The latter article notes that Canadian histories have a limited market. From my perspective, that is part of the beauty of Canadian histories.
A July 17, 2014 CityTV Toronto article is entitled: “The Inside Story: Family blames Toronto police for officer’s suicide.”
An Oct. 7, 2014 CBC article is entitled: “Ron Francis’s lawyer makes plea for PTSD help after Mountie’s suicide.”
An Oct. 7, 2014 Metro Toronto article is entitled: “Don’t hide traumatic stress risk of jobs, report says.”

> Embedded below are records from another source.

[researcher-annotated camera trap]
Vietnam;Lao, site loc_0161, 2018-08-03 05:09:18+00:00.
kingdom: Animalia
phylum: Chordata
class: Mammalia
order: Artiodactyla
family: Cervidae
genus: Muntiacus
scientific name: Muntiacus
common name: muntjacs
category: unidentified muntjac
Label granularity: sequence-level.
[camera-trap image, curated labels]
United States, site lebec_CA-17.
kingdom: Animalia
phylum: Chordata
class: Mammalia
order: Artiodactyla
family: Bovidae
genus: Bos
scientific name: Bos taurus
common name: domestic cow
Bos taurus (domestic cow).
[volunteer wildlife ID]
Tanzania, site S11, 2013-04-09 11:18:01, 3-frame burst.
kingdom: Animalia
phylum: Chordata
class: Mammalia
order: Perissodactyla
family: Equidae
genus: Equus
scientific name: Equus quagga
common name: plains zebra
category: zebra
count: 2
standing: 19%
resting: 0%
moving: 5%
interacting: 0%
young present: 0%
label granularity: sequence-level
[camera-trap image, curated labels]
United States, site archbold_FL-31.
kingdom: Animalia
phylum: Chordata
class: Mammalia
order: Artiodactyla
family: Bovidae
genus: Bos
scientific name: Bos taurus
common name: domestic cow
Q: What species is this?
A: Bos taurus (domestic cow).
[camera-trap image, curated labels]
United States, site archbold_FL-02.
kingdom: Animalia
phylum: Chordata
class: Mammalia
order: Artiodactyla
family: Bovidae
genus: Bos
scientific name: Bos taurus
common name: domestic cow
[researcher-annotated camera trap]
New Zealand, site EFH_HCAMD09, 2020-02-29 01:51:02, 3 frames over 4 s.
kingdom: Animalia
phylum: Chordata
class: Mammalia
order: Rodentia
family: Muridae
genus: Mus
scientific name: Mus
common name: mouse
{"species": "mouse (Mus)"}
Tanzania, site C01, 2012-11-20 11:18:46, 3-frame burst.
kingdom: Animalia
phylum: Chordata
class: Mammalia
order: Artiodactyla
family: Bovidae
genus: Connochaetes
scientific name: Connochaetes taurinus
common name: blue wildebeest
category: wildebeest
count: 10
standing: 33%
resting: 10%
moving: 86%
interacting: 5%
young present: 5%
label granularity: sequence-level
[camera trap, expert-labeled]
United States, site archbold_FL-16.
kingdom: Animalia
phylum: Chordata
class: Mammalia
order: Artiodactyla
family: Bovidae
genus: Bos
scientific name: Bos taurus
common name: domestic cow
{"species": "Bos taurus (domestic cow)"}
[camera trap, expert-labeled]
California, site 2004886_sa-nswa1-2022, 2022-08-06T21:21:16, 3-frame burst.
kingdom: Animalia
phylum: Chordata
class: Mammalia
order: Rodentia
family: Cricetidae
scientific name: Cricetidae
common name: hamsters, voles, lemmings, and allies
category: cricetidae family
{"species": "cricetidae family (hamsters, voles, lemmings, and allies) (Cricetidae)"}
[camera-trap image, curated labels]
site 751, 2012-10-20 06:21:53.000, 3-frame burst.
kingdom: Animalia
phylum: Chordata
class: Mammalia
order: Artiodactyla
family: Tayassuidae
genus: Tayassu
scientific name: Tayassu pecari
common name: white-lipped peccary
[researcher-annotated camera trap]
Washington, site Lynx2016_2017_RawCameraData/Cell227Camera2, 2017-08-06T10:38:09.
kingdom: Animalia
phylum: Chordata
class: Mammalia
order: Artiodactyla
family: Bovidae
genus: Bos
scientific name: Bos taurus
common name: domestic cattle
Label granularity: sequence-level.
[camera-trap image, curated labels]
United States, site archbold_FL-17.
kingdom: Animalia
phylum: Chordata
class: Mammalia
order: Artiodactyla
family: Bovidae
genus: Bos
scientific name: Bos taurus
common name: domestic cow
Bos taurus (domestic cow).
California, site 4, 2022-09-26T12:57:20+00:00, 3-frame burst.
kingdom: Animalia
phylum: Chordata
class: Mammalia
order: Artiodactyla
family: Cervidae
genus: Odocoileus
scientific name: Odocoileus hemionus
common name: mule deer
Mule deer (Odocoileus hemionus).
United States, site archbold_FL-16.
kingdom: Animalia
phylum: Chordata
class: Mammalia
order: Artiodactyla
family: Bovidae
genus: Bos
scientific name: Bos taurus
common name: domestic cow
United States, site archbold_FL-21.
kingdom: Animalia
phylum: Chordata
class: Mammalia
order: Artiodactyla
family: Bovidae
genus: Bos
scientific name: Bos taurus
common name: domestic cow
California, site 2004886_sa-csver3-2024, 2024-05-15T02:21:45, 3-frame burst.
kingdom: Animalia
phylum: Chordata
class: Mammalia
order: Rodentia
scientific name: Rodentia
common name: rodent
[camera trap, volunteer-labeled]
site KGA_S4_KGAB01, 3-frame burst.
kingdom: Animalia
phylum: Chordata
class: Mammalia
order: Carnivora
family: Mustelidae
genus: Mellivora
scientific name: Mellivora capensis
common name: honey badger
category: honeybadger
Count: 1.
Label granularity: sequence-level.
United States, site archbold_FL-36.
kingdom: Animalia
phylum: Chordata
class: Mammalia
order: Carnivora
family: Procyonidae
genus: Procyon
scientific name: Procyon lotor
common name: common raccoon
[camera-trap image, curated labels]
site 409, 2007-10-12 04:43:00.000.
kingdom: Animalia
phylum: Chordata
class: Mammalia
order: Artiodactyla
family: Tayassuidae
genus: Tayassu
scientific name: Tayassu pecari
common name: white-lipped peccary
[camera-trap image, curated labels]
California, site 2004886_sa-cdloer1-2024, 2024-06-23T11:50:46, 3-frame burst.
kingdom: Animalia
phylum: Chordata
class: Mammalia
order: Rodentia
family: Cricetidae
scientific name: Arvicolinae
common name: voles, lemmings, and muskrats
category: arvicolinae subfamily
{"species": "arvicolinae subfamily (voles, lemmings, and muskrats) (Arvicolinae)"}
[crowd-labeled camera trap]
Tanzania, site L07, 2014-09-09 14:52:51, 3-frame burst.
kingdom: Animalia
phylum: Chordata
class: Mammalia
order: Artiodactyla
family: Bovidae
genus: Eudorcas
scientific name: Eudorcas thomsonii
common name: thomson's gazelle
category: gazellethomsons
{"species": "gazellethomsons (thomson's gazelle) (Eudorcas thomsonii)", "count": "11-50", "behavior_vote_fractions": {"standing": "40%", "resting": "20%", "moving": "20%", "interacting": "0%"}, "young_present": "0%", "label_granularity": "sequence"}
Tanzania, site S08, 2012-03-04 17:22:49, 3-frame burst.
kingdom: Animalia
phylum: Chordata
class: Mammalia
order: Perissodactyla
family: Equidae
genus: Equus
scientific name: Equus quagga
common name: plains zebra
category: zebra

An Oct. 6, 2014 Foreign Policy article is entitled: “Suicide Mission: Ty Carter fought in Afghanistan and became a hero. Now he has one more enemy to fight: PTSD.”
A Feb. 20, 2015 New York Times article is entitled: “‘The Evil Hours,’ by David J. Morris.”
The opening paragraph reads:
“The field of psychiatric studies exploded during World War II because of an influx of traumatized soldiers. War is a kind of grand opening for studies of the mind. Historically, interest in trauma studies rises sharply during wartime, then wanes in its aftermath. But this time, even as the wars in Iraq and Afghanistan recede from public attention, rates of post-traumatic stress disorder have continued to increase. PTSD is currently the fourth-most-common psychiatric disorder in America.”
[End of Excerpt]
A Feb. 7, 2016 CBC article is entitled: “Trauma prompts the brain to focus on survival, not ‘peripheral details’: Traumatic or deeply emotional experiences are encoded by a special neural pathway, psychologists explain.”
A June 30, 2016 CBC article is entitled: “Newfoundland at Armageddon.”